CHECK YOUR UNDERSTANDING:
(1) Answer these questions from the article on the copyright claim in "This Land Is Your Land":
(a) What title did Guthrie give the song he wrote in response to "God Bless America"?
(b) In what year did the most recent litigation over "This Land" occur?
(c) Against which company did the same law firm win the case that placed "Happy Birthday" in the public domain?
(2) Can you pick up the article on the copyright claim in "This Land Is Your Land" after its last sentence and keep it going?

For You and Me or Private Property?: Evaluating the Copyright Claim in Woody Guthrie’s “This Land Is Your Land”

By Jason Lee Guthrie

For the Center for Intellectual Property x Innovation Policy blog, in fulfillment of obligations for the Thomas Edison Innovation Law and Policy Fellowship

Al Aumuller, Woody Guthrie, half-length portrait, facing slightly left, holding guitar 1943

In early 1940, Woody Guthrie was on the road to New York City, and he was tired. Tired of traveling. Tired of the cold. Tired of having to hobo and hitchhike his way across America (again). He nearly froze to death in a Pennsylvania snowstorm along the way. He eventually made it to New York, though, alive but exhausted.

He was also tired of hearing Kate Smith’s patriotic anthem “God Bless America” on the radio. It had been an instant hit since its debut more than a year prior, but its ubiquity bothered Guthrie as did its use of religious imagery to inspire nationalist feeling. He was so tired of hearing it that when he finally got to New York he wrote his own song in response. Entitled “God Blessed America,” the song’s first three verses were an artistic rendering of his recent travels across “golden valleys” and “diamond deserts.” The fourth verse shifted somewhat in tone, though, and perhaps revealed something about Guthrie’s philosophical outlook:

Was a big high wall there / That tried to stop me
A sign was painted / Said: Private Property
But on the back side / It didn’t say nothing
God blessed America for me

“This Land” in Court

This song would eventually replace the line “God blessed America for me” with “This land was made for you and me” and change its title to “This Land Is Your Land.” The song’s development has been discussed in previous scholarship.[1] Here, I’ll focus on revisions only insofar as they relate to its copyright claim. The validity of this claim has received significant scholarly attention in recent years and even spilled over into public discourse as the copyright has been challenged in court. Research that I conducted while completing a Thomas Edison Innovation Law and Policy Fellowship revealed important details that can reframe scholarly discourse about the copyright in “This Land,” and may inform legal arguments if it is challenged again.[2]

As of this writing, the most recent litigation occurred in 2016 when the law firm of Wolf Haldenstein Adler Freeman & Herz filed a complaint on behalf of the band Satorii against The Richmond Organization (TRO), current publishers of “This Land” and other Guthrie works.[3]  In 2015, the same firm successfully litigated a high profile case against Warner/Chappell Music, Inc. that established “Happy Birthday” in the public domain.[4] Buoyed by this success, the firm hoped to similarly invalidate the copyright claim in both “This Land” and the civil rights anthem “We Shall Overcome.”[5] While the cases involving “Happy Birthday” and “We Shall Overcome” were relatively clear-cut, the facts of the copyright claim in “This Land” are more complicated and warrant an in-depth look.

STORED DATA:

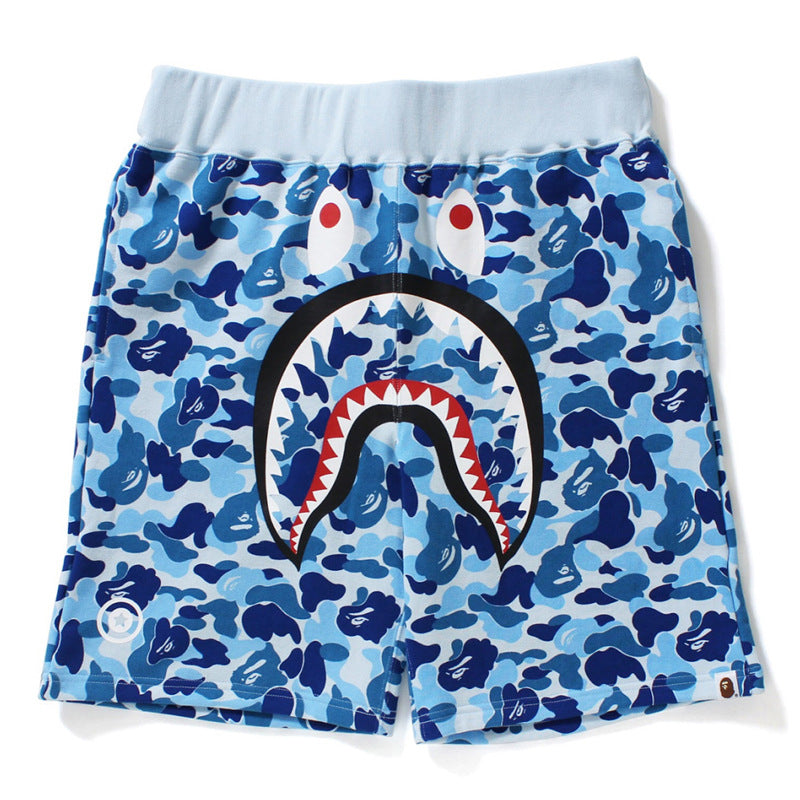 BAPE Shark Camo Print Streetwear Casual Shorts Unisex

EXPECTED RESULTS:
(1)
(a) "God Blessed America"
(b) 2016
(c) Warner/Chappell Music, Inc.

(2)
Writing – and Protecting – “This Land”

Having a song undergo several rounds of revision was a normal part of Guthrie’s creative process. Also common to Guthrie’s process was the practice of pairing original lyrics with an established melody.[6] “This Land” is an example of this practice as the melody line and chord progression are based on an old Carter Family song entitled “Little Darling, Pal of Mine,” which itself was based on a gospel hymn entitled “Oh My Loving Brother.”[7]

The original lyric sheet for “This Land” evidences its evolution as lines from the first draft are crossed out and replaced with new ones.[8] The earliest known recording of the song was made in the mid-1940s with producer Moe Asch, and by that time the references to “God Bless America” had been dropped.[9] It was recorded again in the late 1940s and a third time in 1951.[10] As initiates into the byzantine world of music copyright will know, however, copyright in these specific sound recordings is distinct from a copyright in the words and music of the song itself.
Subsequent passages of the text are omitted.